You may know: So-called "business ethics" is the most monstrous, offensive, blinding oxymoron of all time. There simply are NO "ethics" in '[bidness]' which would be recognizable to anyone NOT already committed to the "process."
Which makes the following most amusing: Realtors™, apparently, are complaining about some buyers' willingness to simply walk away from mortgages the properties represented by which are "underwater." The are saying it is "unethical" to abandon a property and cease making contractual payments just because the nominal 'market value' of a piece of property is less than what is owed on the place, even though they COULD still afford to pay on the loan.
No. Really! It's a tactic called "strategic default," and the practice seems to be increasing, especially in those markets where property devaluations and failures have been epidemic. "People default because of the size of their negative equity, not just because they cannot afford to pay," according to authors quoted in the study in the LA Times reported today by Calculated Risk. The questions being raised are two-fold: ..."(J)ust how prevalent are these "strategic defaults"? And what are the social and moral ramifications of jumping ship?"
"Social and moral implications" of refusing to pay on extortionate mortgages? The implications of fucking the bankers who are fucking you? It is to laugh, nest paw? What of the social and moral implications of the rip-offs, distortions, and out-right lies told by banksters and mortgage brokers to put people into hugely over-priced, bubble-burdened properties to begin with? Ah-Hmmmmmmmmmmmmmm?
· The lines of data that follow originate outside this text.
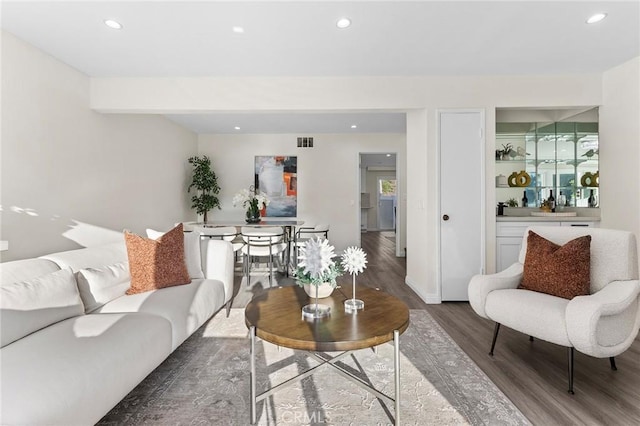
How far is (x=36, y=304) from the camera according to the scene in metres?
1.75

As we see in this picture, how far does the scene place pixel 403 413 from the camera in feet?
5.72

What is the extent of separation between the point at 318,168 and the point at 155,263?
4577 millimetres

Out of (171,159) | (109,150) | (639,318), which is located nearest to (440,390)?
(639,318)

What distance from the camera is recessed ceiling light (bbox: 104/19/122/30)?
256cm

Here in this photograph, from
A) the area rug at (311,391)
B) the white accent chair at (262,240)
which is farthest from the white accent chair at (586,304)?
the white accent chair at (262,240)

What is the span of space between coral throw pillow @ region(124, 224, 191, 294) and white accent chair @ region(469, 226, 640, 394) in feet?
7.83

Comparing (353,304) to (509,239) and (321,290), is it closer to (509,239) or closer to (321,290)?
(321,290)

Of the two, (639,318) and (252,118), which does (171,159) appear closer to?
(252,118)

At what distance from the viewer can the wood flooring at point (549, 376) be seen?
68.3 inches

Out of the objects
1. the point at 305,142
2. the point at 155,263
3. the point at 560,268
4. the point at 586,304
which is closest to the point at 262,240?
the point at 155,263

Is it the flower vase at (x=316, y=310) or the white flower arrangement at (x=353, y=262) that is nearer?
the flower vase at (x=316, y=310)

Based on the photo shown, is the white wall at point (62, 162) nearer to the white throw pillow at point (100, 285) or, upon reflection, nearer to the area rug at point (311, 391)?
the white throw pillow at point (100, 285)

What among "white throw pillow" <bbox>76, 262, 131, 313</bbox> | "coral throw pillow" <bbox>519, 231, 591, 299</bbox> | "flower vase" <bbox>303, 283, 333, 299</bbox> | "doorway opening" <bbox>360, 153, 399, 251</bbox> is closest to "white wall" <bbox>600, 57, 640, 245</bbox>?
"coral throw pillow" <bbox>519, 231, 591, 299</bbox>

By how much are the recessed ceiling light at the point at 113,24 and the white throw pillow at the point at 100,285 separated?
6.38ft
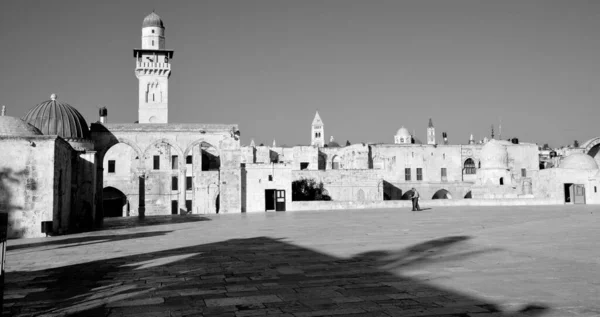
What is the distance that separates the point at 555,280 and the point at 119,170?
4828 cm

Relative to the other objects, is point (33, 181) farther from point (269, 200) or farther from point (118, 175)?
point (118, 175)

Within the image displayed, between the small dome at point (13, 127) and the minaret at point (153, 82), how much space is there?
129 feet

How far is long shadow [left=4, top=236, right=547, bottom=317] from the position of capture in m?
5.13

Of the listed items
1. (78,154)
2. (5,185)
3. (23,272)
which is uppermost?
(78,154)

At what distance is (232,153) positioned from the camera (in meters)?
31.8

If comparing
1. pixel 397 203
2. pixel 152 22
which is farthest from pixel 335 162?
pixel 152 22

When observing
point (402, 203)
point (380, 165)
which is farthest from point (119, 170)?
point (402, 203)

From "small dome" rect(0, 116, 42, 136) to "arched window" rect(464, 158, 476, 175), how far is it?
4549cm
Here's CR's post on the matter:
More on Strategic Defaults
by CalculatedRisk on 11/21/2009 09:22:00 PM
From Lew Sichelman at the LA Times: Owners' willingness to 'strategically default' on loans depends largely on how far underwater they are (ht Ann)
Most of the LA Times article is based on the paper by Guiso, Sapienza and Zingales that I covered in June: Moral and Social Constraints to Strategic Default on Mortgages (pdf)
Sichelman adds some comments from real estate agents on the ethics of strategic defaults:Nellie Arrington of Long & Foster Real Estate in Columbia, Md., says it is "morally wrong, legally wrong and just plain wrong" for an owner to walk away from a mortgage he can afford simply because the balance exceeds the value of the underlying property.
And on the other side:Bob Hunt of Keller Williams O.C. Coastal Realty in San Clemente says the moral duty to protect your family outweighs the moral duty to repay the loan.
"Promise keeping is not the highest moral value," said Hunt, who before his real estate career taught ethics and logic at the University of Redlands. "If I promised to lend you my gun and you are now in a clearly dangerous psychotic stage, breaking my promise would be the right thing to do, not the wrong thing."